Your instructions
Your task is to give the records again exactly. Leave each picture out.
[[ Exercise input open ]]
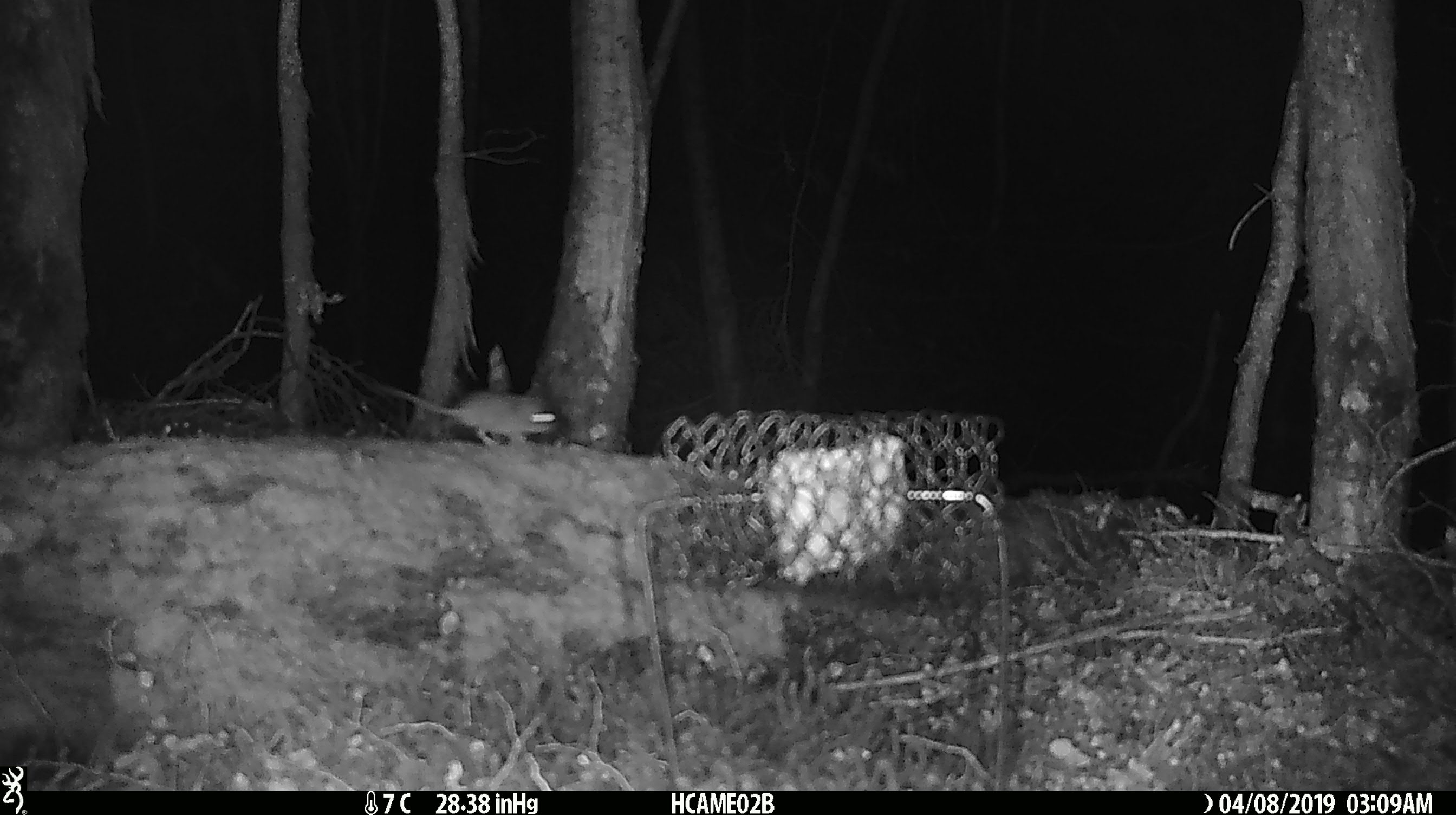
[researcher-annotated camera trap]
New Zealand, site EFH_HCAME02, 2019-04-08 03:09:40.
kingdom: Animalia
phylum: Chordata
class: Mammalia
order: Rodentia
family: Muridae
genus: Mus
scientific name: Mus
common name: mouse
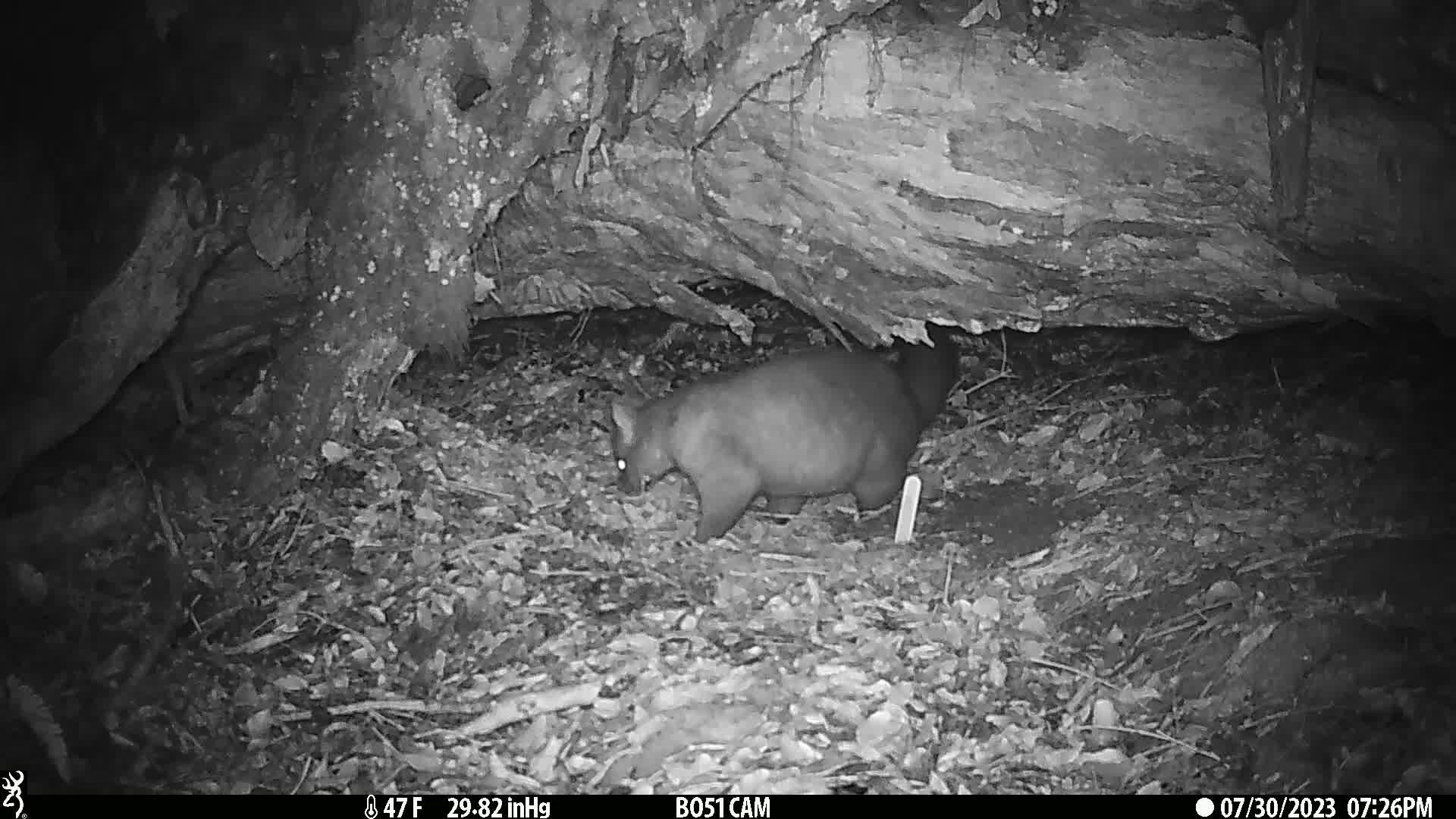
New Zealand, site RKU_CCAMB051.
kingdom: Animalia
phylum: Chordata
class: Mammalia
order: Diprotodontia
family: Phalangeridae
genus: Trichosurus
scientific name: Trichosurus vulpecula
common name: common brushtail possum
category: possum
Possum (common brushtail possum) (Trichosurus vulpecula).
[[ Exercise input closed ]]
Finished exercise
[researcher-annotated camera trap]
New Zealand, site EFH_HCAME02, 2019-04-08 03:09:40.
kingdom: Animalia
phylum: Chordata
class: Mammalia
order: Rodentia
family: Muridae
genus: Mus
scientific name: Mus
common name: mouse
New Zealand, site RKU_CCAMB051.
kingdom: Animalia
phylum: Chordata
class: Mammalia
order: Diprotodontia
family: Phalangeridae
genus: Trichosurus
scientific name: Trichosurus vulpecula
common name: common brushtail possum
category: possum
Possum (common brushtail possum) (Trichosurus vulpecula).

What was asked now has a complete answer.